Do Androids Dream of Magnetic Fields? Using Neural Networks to Interpret the Turbulent Interstellar Medium
BY J. E. G. PEEK (JEGPEEK@STSCI.EDU) AND BLAKESLEY BURKHART
arXiv Link: https://arxiv.org/abs/1905.00918
Many papers on deep learning attempt to show that a new method or architecture is generically more effective than an existing one, or they apply some existing architecture to a new problem to get better results than had been possible before. In this work, we tried something different: we use neural networks to prove the existence and find the location of information in certain images.

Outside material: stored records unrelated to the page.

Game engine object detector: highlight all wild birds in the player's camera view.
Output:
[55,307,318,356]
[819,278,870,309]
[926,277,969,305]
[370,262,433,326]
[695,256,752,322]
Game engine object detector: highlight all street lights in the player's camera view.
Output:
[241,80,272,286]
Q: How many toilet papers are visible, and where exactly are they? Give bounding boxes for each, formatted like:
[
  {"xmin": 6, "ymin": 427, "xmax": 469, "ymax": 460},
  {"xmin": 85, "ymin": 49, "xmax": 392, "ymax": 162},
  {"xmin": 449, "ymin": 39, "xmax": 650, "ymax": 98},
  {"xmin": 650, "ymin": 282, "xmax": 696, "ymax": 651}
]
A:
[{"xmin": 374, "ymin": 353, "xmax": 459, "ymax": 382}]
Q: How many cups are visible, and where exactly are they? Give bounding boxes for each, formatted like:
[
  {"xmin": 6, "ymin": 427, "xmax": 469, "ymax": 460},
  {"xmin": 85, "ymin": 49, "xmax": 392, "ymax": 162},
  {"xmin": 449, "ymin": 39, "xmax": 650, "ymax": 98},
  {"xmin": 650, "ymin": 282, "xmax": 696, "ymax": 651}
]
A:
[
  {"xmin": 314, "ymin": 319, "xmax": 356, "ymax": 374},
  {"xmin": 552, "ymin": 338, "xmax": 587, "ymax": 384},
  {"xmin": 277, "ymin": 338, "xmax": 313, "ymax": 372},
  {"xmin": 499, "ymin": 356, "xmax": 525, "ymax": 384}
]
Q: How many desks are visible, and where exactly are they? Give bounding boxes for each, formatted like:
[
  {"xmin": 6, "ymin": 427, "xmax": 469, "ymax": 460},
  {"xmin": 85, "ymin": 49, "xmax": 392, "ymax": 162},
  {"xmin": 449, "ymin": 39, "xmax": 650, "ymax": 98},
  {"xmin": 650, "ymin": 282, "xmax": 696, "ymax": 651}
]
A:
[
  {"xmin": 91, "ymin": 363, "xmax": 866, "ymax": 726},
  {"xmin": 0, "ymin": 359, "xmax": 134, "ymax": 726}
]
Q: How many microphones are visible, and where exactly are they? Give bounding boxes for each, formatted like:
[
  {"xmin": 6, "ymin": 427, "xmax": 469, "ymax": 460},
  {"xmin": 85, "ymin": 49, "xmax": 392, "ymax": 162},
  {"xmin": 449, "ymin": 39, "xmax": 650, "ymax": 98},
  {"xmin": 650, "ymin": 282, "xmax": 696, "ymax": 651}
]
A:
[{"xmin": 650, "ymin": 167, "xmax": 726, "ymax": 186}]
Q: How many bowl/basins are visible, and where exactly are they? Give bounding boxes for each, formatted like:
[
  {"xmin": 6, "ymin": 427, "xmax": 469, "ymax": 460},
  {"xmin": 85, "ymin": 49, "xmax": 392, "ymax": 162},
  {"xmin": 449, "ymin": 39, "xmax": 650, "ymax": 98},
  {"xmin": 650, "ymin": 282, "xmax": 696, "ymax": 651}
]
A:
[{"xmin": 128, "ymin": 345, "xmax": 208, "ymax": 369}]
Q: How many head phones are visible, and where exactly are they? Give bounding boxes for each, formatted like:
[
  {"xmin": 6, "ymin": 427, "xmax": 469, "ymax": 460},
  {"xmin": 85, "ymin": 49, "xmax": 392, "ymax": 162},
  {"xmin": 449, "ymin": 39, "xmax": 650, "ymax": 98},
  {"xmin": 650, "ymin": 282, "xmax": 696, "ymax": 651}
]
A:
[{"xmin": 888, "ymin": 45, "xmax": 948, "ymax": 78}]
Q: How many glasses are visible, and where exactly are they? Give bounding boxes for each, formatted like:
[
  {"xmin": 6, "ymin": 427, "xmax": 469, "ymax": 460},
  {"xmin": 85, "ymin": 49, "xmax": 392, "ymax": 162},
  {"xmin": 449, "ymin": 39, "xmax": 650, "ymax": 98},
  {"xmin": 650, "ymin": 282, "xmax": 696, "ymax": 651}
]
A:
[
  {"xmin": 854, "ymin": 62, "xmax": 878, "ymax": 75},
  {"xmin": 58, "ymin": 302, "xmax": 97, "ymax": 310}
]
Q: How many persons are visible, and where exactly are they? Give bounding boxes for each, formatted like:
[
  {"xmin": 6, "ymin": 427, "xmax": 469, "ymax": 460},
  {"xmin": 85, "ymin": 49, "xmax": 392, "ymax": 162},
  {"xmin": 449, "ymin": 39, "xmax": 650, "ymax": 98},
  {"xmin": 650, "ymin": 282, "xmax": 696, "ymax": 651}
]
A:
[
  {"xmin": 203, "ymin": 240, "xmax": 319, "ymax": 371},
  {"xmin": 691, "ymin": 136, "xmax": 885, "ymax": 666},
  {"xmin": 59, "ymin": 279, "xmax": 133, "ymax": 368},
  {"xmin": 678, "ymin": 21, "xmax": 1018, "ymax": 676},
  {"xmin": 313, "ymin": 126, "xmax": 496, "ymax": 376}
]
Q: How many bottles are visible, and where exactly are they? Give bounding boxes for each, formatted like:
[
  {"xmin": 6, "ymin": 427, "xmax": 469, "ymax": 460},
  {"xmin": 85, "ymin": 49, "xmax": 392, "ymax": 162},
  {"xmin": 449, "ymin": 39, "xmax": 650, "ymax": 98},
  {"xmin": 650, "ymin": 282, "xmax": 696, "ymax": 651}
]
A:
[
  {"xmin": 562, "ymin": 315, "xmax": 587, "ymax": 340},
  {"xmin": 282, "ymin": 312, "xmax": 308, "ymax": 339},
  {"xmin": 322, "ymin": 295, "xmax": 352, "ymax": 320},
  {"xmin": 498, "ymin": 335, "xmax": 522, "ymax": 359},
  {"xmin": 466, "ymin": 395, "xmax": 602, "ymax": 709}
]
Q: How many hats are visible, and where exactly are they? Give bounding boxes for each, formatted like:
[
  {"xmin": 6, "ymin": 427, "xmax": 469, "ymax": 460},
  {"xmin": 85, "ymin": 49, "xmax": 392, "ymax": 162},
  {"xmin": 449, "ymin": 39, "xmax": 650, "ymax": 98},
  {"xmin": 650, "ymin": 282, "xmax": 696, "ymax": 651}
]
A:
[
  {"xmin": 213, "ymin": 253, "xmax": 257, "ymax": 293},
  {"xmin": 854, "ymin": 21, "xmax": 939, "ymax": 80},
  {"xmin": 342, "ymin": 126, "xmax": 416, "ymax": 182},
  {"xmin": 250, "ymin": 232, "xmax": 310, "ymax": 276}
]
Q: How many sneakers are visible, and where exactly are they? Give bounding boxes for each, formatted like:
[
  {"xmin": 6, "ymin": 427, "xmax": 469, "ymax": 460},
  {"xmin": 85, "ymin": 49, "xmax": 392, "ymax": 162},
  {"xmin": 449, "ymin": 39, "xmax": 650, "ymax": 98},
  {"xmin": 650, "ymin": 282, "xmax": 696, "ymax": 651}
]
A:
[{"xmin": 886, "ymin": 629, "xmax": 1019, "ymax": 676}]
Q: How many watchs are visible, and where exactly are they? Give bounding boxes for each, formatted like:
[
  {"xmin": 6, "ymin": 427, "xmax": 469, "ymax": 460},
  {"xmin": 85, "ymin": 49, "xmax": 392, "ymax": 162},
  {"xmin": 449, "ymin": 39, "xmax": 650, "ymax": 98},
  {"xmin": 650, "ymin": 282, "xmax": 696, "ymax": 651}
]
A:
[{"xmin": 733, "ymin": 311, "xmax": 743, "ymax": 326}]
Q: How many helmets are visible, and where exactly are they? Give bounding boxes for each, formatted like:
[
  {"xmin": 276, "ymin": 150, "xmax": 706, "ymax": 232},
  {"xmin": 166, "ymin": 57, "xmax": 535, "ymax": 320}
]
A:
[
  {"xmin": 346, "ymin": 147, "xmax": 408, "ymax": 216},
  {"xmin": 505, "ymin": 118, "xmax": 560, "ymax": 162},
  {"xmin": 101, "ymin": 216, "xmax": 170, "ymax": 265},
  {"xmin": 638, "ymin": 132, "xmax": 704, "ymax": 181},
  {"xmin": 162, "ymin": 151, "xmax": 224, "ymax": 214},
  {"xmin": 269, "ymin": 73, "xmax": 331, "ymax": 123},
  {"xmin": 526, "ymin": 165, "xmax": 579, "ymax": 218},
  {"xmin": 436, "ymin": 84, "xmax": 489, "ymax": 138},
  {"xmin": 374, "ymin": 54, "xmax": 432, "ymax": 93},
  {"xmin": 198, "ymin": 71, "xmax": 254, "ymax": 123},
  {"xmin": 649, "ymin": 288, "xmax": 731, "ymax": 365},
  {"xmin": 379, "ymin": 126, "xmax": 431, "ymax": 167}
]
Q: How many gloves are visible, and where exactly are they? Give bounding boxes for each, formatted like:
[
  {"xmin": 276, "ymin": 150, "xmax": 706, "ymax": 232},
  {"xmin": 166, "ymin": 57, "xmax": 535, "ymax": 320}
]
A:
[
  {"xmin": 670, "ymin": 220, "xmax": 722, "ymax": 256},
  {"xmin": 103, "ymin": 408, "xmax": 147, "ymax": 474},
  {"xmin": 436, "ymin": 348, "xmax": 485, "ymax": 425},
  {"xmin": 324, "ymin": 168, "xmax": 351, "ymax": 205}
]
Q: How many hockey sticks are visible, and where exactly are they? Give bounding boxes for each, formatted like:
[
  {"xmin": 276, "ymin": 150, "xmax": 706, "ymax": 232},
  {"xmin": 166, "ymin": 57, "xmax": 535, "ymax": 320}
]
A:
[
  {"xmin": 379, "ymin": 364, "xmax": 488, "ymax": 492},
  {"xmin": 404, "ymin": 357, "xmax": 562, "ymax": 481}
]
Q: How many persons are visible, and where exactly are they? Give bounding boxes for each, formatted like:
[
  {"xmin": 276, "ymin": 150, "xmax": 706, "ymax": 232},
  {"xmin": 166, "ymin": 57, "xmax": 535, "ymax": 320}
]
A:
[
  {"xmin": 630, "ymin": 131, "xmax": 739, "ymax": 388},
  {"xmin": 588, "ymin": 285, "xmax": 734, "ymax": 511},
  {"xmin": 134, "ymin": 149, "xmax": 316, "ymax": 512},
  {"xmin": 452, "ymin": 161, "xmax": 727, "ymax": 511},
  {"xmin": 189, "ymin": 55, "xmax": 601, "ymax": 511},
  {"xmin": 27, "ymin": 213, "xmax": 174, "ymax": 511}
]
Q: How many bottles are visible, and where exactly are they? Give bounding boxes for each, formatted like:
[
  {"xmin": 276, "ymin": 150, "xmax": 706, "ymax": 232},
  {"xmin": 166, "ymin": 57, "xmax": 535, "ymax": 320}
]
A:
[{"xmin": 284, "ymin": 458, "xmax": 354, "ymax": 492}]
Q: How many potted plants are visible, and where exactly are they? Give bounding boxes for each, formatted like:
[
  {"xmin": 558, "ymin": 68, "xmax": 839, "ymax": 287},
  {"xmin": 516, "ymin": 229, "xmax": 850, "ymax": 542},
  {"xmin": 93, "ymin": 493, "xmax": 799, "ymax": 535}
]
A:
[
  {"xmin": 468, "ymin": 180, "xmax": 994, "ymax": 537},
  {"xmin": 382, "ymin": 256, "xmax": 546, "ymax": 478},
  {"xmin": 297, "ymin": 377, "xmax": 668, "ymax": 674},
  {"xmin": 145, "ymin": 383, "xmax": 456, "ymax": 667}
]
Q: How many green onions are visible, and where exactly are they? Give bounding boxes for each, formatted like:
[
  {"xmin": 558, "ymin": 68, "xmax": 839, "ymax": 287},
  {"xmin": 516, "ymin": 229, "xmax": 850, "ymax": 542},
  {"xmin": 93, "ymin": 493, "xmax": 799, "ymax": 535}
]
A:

The interstellar medium (ISM) is the place all material goes after a star comes apart, and is the reservoir from which all stars are born. Understanding it helps us understand the origin of the stars, the planets, and ourselves.
It’s also a violently turbulent, magnetized mess — dramatically unlike most fluids we can study here on earth. To understand it, we need diagnostic tools that can capture the underpinning physics when applied to images of the ISM. An image is a complicated thing, and we need a new tool to pull the relevant information from the images to start to understand how magnetized, turbulent, and hot our ISM really is.
One of the simulations of magnetized turbulence we use. The network is able to pick up on the subtle structure of ridges in the data to distinguish between strongly magnetized and weakly magnetized turbulence
To do this information extraction, we have often looked at the Fourier Power Spectrum (or Fourier spectrum or power spectrum). Through a mathematical process known as the Fourier transform, we can convert the image to a set of “frequencies” — high frequencies for small structures, low frequencies for big structures. At each frequency, there is an intensity and a phase; the intensity represents how strong the signal is, and the phase represents where it is shifted across the image. To make the power spectrum, we only use that intensity information. This can boil down some very important aspects of the data to something that is much easier to measure than a complicated image.
With this boiling-down process, we can also use relatively elegant pencil-and-paper theory to predict how much Fourier power we expect to exist across the range of sizes of turbulent eddies. At the largest scales, for example, turbulence can be injected by the wave action of spiral arms in the Galaxy, and at small scales, turbulence may be dissipated as heat.
The problem is that this beautiful cascade is actually very poor in information. Different combinations of magnetic field strength, gas temperature, and turbulence intensity can yield the same Fourier power spectrum. We set out to investigate if the Fourier phase, the other part of the Fourier transform, might contain a lot more information about the shapes in the images. We found that neural networks can indeed help track down this information.

We took two simulations of turbulent magnetized plasmas with different levels of magnetization and extracted 128 x 128 images from the data cubes. We used a fairly standard convolutional neural network with seven convolutional layers (interspersed by three max-pooling and drop out layers) to distinguish similar images with 98% accuracy. We then did the same thing, but with doctored images, where the Fourier power (intensity) had been artificially fixed to 1 to get rid of any information. While the network took longer to train and was more erratic in training, we still got to 98% accuracy, even with no power spectral information at all. This proves that there does exist a huge amount of information in these images without the power spectrum — i.e., in the phase information.

Most interestingly, we ran “saliency maps” on these networks, which are designed to find which parts of the image are most important. In the above picture, the red contours highlight the most “salient” parts of the images, the pixels the network is most interested in. By visual inspection, we found that the network is picking up on the presence or absence of thin ridges of plasma, consistent with the idea that in the “sub-Alfvénic” case, shocks can more easily bunch up the material.
What makes this especially interesting is that we think it provides a simple way forward for understanding where the information lies in many astronomical images. For instance, take a series of galaxy images with some additional physical information, for example: the metallicity from spectra. Sure, we could build a network to predict the metallicity from the images, and it has been done before. But perhaps more interestingly, we could figure out what parts of the images contain the information about what drives metallicity evolution, and thus get much deeper insight on the physical processes that underpin it.